Monday, January 15, 2007

Happy Sankranti! Happy Pongal!

Today is a paid holiday in Bangalore - it is the festival of Sankranti or Pongal - whichever you like.  Tamilians celebrate Pongal and Kannadigas celebrate Sankranti.  I think they're the same thing, in both cases, you deck out your cow today and feed the cow some "pongal" - a rice dish.

Cows do so much for us, with their five products (milk, butter, cheese, cream, yogurt) and even their poop is used as cooking and heating fuel.  Today is like Mother's Day for cows.  You give her a nice mani/pedi, paint her horns, put bells on her horns and a necklace of bells, and you can even paint her hide with different colors of powder!  Beautiful!  Howda!

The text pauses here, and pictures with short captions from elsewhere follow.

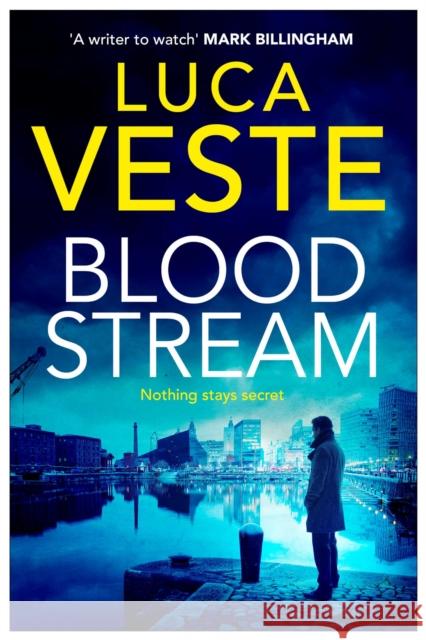 Bloodstream Luca Veste 9781471141379 Simon & Schuster Ltd - książka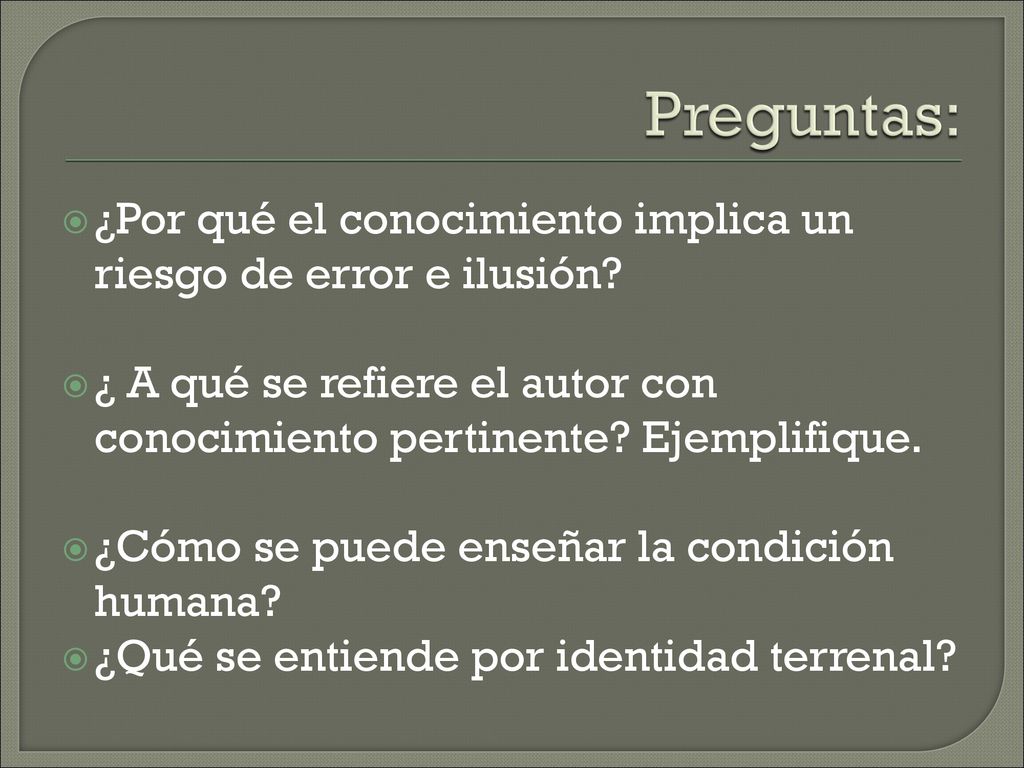 Preguntas: ¿Por qué el conocimiento implica un riesgo de error e ilusión ¿ A qué se refiere el autor con conocimiento pertinente Ejemplifique.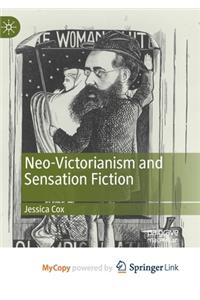 Neo-Victorianism and Sensation Fiction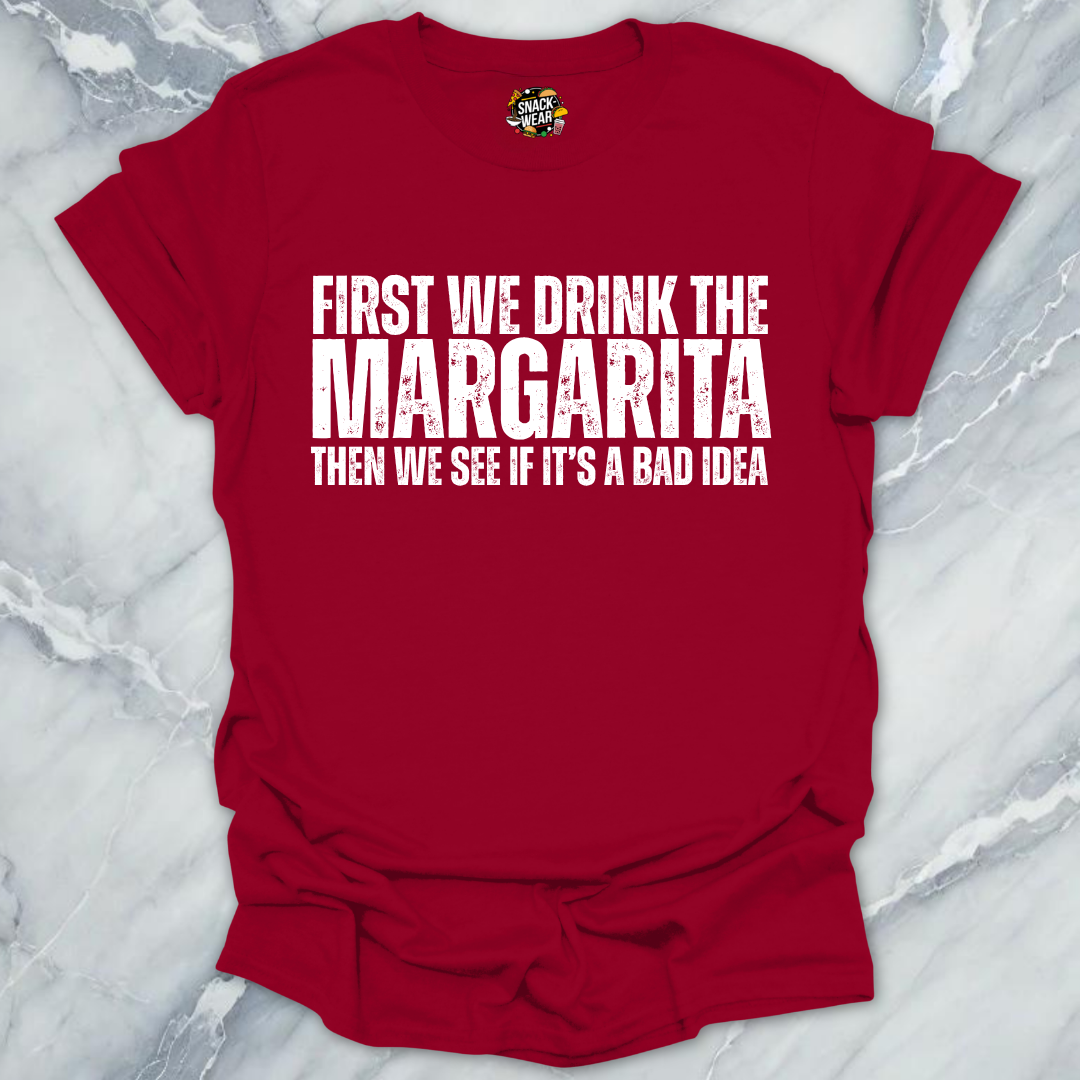 First We Drink Margarita T-Shirt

ChandAM!  

And you must treat her to a nice breakfast of "chakra pongal" - a sort of rice pudding.

My mother-in-law treated my daughter and i to a truly desi treat today.  She brought us each a stick of sugar cane.  She then ripped the very thin bark off with her teeth, broke a section off, and divided it between us two.  My daughter LOVED it... 

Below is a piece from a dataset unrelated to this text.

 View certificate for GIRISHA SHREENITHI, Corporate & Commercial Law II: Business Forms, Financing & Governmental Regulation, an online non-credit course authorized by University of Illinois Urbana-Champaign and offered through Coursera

It's a little like an apple, but with more of a "twiggy" feel when you chew it.  You're supposed to just chew it, suck the juice from it and only swallow the juice, you spit out the fibers.  This was right up my daughter's alley.  Her 2-year molars are troubling her, so she kept putting the stick of cane in just the right spot!  She also loves spitting - yes, we are so proud...  so for someone to encourage her to spit something out, she thought it was the best thing ever!

Usually she greets her "amooma" with a series of smacks (A-DEE! A-DEE! she will victoriously declare - A-dee means "beat'), rather than hugs and kisses.  I think today Amooma finally won the war for her heart and mind.  "Amooma!  .... LUCKY DAY!", she declared. 

I rather enjoyed eating the sugar cane, too...  I kinda felt like a monkey eating it... maybe that's why it's fun!

1 comment:

Indie Mama said...

I still remember the first time I tasted real sugar cane - we were visiting India, in Madras, and my parents stopped the car and bought us some from a guy who was plowing it - fresh from the field. YUMMY!